◆ What is asked:
Copy word for word the material from the line containing "Given the image, does" through the line containing "Given the picture, is", including both of those lines.

Questions about spatial positions in scenes
__________

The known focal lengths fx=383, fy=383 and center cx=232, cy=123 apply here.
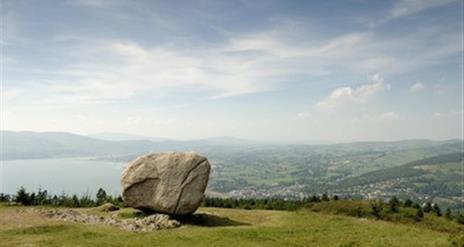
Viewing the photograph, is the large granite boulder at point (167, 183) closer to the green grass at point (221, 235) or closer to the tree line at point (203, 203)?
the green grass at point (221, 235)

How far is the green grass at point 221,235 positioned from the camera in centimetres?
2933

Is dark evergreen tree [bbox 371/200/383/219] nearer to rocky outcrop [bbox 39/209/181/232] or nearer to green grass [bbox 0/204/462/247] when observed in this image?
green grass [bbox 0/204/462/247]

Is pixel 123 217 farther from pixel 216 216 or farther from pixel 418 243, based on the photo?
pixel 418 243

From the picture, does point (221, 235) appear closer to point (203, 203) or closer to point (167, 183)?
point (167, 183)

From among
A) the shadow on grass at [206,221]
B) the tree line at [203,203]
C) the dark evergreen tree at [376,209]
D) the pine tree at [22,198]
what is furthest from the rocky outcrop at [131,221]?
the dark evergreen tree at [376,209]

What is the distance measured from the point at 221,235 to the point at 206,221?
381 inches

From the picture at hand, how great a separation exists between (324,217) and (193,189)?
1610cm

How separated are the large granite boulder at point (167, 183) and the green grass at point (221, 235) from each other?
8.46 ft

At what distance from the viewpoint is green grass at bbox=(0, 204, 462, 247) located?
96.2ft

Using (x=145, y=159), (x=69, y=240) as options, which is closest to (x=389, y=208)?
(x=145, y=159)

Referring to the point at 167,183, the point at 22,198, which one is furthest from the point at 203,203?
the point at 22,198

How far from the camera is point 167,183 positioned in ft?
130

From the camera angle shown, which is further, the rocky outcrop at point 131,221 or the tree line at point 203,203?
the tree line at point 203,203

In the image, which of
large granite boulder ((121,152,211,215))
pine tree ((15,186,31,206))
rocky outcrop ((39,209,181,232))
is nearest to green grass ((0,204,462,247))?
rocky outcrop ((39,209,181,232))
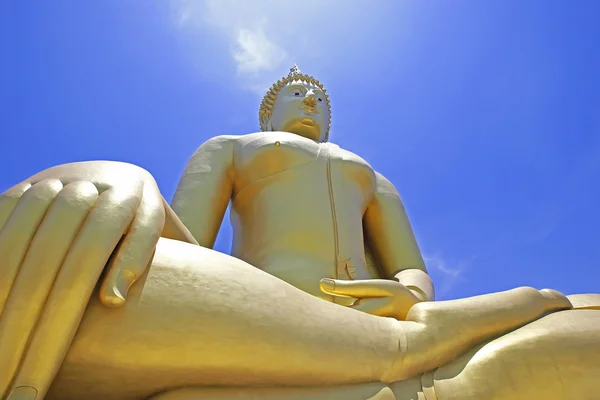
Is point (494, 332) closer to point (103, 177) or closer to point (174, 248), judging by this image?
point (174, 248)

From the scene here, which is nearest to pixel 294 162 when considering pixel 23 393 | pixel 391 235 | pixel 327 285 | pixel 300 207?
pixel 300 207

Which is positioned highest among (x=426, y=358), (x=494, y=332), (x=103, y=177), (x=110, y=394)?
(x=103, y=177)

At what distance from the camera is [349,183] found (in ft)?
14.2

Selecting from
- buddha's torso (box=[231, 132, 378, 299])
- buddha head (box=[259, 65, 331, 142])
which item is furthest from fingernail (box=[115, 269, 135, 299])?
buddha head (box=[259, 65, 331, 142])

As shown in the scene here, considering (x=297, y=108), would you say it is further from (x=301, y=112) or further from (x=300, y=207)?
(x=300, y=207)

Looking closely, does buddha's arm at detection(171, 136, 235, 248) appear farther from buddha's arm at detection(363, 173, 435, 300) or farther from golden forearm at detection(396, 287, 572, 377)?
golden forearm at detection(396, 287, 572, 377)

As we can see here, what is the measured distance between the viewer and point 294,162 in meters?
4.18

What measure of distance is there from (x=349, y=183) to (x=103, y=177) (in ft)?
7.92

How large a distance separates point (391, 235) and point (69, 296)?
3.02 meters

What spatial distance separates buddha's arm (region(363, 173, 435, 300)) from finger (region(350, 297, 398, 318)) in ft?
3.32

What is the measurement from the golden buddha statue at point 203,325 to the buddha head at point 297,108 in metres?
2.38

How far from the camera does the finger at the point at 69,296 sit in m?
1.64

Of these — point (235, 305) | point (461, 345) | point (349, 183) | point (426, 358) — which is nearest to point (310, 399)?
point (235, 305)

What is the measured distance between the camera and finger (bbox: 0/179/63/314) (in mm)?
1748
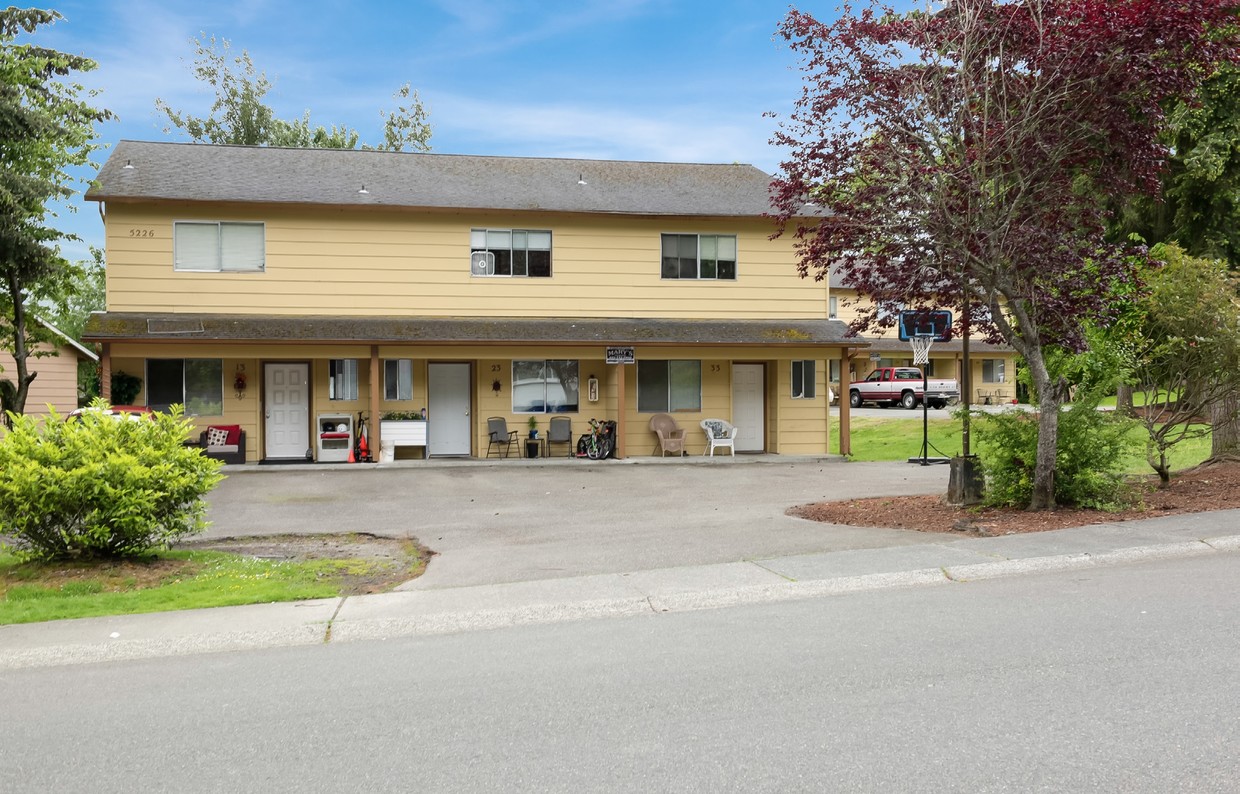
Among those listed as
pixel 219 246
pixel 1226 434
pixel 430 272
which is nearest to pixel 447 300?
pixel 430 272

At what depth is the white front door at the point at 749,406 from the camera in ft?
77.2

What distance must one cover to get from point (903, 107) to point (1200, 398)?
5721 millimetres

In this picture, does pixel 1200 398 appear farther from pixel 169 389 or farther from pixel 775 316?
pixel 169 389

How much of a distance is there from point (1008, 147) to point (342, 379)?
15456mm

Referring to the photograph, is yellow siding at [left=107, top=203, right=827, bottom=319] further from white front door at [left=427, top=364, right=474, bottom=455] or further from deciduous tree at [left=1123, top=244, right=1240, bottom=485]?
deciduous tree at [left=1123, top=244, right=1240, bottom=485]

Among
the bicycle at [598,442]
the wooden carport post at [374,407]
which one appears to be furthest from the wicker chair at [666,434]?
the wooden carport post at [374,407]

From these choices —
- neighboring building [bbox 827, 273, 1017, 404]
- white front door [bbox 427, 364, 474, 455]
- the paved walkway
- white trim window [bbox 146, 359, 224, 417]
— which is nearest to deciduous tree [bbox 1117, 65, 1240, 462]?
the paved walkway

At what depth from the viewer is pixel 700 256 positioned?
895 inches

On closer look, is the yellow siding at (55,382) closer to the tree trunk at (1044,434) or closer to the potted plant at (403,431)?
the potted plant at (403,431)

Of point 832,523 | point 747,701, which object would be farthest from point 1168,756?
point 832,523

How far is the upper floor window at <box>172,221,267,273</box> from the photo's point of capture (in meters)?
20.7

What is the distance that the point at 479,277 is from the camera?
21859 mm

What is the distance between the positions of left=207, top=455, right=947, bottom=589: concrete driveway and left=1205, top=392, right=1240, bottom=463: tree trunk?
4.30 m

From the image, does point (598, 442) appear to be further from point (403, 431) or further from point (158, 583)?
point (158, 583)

__________

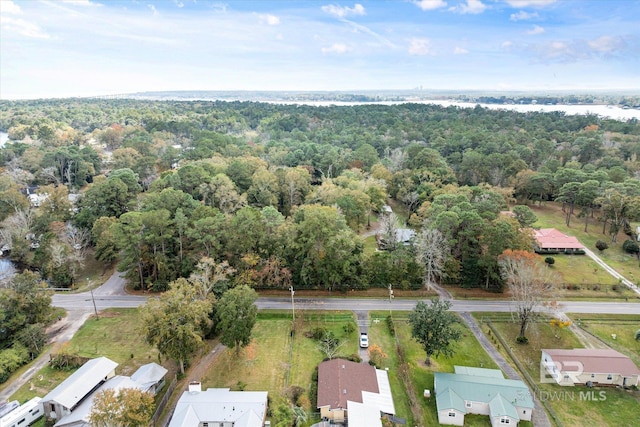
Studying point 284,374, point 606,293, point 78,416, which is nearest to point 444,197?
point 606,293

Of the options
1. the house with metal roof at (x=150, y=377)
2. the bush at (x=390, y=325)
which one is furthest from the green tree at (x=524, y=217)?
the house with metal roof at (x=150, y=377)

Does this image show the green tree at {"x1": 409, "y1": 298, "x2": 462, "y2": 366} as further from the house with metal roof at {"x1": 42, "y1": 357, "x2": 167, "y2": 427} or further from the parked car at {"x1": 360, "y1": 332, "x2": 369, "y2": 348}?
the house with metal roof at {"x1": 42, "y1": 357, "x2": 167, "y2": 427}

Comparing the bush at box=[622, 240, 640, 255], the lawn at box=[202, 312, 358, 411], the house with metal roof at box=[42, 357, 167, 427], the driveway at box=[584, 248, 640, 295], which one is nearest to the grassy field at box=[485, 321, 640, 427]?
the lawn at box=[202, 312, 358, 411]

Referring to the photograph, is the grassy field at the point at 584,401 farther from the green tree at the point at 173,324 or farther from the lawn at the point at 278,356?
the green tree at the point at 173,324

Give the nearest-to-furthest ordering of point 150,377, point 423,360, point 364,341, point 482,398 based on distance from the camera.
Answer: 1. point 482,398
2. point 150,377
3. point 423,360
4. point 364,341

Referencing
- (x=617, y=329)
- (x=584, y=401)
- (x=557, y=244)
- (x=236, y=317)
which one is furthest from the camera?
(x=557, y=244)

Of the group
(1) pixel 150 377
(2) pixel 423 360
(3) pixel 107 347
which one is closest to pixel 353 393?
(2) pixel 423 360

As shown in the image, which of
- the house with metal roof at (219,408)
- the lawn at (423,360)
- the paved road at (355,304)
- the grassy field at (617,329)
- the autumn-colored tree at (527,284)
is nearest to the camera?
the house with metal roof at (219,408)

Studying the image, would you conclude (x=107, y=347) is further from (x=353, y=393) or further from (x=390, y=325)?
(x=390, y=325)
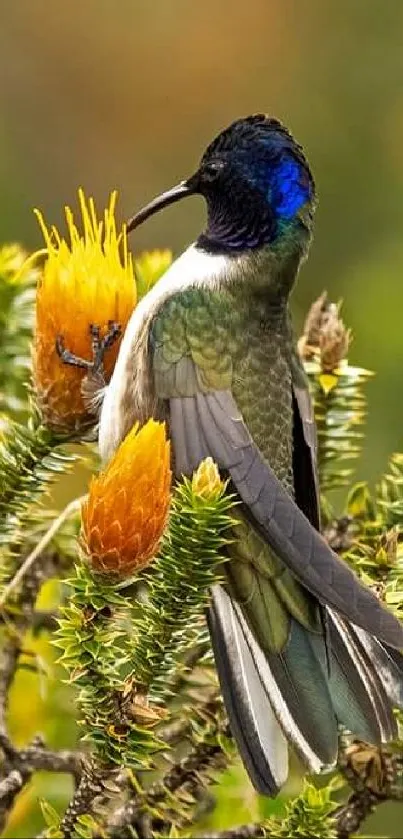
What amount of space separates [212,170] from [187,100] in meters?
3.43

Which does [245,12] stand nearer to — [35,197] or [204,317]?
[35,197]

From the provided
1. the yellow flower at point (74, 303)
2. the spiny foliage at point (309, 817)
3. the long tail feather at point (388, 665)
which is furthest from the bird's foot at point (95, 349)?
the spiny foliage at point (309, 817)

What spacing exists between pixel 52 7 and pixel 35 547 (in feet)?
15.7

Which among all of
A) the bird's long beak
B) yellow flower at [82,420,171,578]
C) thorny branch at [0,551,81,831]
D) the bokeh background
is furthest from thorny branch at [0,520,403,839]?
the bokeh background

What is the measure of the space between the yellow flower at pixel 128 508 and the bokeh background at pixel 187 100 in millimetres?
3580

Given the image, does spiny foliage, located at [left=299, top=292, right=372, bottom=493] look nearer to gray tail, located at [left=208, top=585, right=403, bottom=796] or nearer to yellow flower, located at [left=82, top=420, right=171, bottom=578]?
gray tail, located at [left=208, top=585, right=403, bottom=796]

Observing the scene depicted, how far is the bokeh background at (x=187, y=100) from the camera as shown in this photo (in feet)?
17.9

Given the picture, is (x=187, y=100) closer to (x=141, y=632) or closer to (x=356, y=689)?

__________

◆ Solution to the problem:
Given the image, does spiny foliage, located at [left=299, top=292, right=372, bottom=493] look nearer to gray tail, located at [left=208, top=585, right=403, bottom=796] or nearer to yellow flower, located at [left=82, top=420, right=171, bottom=578]?
gray tail, located at [left=208, top=585, right=403, bottom=796]

Observing the scene depicted, how far is the bokeh background at (x=187, y=100) from the camera as shown in this photo (in feet)?
17.9

Given the picture, is (x=187, y=100) closer to (x=141, y=632) or closer to (x=356, y=689)?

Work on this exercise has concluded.